Congzheng Zhang
College of Mechanical and Electrical Engineering, Nanyang Normal University, Nanyang, China
Chen Liang
College of Mechanical and Electrical Engineering, Nanyang Normal University, Nanyang, China
Shupeng Hao
College of Mechanical and Electrical Engineering, Nanyang Normal University, Nanyang, China
Jiahui Jiang
College of Mechanical and Electrical Engineering, Nanyang Normal University, Nanyang, China
Yucheng Fan
College of Mechanical and Electrical Engineering, Nanyang Normal University, Nanyang, China
Haoyu Guo
College of Mechanical and Electrical Engineering, Nanyang Normal University, Nanyang, China
Xuehan Sun
College of Mechanical and Electrical Engineering, Nanyang Normal University, Nanyang, China
Qingsong Yuan
College of Mechanical and Electrical Engineering, Nanyang Normal University, Nanyang, China

Abstract:

Traditional methods for analysing the mechanical properties of magnesium alloys frequently encounter issues such as significant errors in ultimate tensile strength and unstable mechanical characteristics, complicating the selection of materials and comparability of results. Addressing these challenges, this study introduces an innovative analysis model that integrates an artificial intelligence optimization tracking algorithm with multimedia technology. This model utilizes an enhanced Johnson–Cook (J-A) model and a newly developed amorphous alloy magnetostriction model, optimized using the Particle Swarm Optimization algorithm to refine the calculation of model parameters.

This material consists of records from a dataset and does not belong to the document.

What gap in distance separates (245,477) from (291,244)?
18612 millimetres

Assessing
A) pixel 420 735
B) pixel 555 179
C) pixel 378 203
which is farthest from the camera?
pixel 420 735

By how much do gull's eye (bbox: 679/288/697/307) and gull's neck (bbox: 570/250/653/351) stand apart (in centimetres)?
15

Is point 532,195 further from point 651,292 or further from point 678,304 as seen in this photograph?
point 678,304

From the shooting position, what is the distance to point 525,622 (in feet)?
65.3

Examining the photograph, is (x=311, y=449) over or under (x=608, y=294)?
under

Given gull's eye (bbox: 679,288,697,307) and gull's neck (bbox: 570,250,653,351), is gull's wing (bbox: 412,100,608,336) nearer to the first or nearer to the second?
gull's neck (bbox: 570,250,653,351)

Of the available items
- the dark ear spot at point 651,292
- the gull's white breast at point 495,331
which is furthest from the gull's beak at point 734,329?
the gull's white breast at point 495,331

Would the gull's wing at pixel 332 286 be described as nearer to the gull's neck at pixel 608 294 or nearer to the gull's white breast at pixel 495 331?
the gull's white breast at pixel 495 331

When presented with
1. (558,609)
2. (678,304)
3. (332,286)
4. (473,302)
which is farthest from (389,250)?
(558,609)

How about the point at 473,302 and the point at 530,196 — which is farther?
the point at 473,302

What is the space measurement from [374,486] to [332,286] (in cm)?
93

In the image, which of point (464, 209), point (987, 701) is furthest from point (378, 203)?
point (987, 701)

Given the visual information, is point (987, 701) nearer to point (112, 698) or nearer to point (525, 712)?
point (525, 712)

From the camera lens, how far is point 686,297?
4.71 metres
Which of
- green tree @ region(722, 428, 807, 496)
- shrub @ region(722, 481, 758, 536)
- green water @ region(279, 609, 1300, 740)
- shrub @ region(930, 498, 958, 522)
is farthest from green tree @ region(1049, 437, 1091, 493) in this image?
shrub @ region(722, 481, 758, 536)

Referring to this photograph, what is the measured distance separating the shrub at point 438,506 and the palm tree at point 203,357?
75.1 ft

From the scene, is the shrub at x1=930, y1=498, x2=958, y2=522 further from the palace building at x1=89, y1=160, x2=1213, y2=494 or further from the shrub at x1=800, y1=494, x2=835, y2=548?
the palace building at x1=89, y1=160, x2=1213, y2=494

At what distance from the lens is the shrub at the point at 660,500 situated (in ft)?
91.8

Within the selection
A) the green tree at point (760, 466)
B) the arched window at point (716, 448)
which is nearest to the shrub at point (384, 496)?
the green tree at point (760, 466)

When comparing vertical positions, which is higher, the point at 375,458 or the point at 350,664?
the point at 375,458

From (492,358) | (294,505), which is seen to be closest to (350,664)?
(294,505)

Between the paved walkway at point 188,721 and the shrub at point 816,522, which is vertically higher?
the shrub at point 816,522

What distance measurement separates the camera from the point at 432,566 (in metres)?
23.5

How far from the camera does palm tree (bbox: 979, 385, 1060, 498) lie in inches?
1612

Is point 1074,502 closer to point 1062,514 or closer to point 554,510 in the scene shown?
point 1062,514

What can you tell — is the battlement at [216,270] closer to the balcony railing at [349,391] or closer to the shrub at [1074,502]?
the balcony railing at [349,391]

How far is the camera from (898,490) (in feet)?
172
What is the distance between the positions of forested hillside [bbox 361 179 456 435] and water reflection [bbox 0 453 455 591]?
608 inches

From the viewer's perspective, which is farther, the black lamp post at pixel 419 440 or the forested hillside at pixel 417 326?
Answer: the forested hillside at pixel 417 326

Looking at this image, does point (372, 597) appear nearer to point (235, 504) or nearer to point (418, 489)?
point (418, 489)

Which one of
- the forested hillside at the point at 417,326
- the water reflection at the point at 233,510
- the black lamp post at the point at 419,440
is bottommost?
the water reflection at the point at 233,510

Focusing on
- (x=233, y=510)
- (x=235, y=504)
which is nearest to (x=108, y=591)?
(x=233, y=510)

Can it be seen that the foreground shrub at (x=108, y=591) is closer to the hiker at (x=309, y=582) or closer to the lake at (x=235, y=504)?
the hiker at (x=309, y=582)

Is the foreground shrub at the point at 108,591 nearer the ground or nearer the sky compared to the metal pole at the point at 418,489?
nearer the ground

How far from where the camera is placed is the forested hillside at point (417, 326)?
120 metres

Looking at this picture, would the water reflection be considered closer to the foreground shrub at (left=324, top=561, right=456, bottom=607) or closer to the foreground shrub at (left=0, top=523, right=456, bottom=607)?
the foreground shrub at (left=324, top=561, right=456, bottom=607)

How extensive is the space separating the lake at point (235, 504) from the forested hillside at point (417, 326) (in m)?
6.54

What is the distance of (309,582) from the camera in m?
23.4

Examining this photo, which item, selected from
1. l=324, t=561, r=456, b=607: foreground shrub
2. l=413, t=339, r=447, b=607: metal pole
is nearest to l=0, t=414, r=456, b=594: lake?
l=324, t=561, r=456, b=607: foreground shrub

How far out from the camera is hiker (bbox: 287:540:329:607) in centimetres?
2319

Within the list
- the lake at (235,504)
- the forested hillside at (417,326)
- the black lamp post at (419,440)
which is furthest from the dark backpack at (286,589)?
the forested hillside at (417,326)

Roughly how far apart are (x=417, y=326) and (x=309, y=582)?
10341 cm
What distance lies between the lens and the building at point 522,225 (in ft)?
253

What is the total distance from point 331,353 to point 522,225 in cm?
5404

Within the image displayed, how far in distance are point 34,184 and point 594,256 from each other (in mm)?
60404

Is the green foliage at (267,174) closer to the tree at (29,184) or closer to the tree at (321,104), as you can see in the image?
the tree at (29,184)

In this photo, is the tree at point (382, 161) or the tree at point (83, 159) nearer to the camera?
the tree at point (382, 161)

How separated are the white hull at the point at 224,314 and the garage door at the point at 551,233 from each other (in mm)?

Our approach begins with a comprehensive evaluation of the structural and microstructural stability affecting the ultimate tensile strength of magnesium alloys under standard mechanical property analysis frameworks. This evaluation confirms the reliability and rationality of our model design and provides a solid theoretical foundation for further optimization. Subsequently, we employ a finite element simulation strategy to assess the mechanical performance of magnesium alloys under various modelled conditions, determining the optimal parameter combinations. Integrating this with a database of known magnesium alloys and their microstructures, we design targeted experiments to collect data using advanced multimedia technology. This data collection facilitates a detailed quantitative analysis of the mechanical properties and yield strength of processed magnesium alloys, highlighting significant improvements in precision and reliability over traditional methods.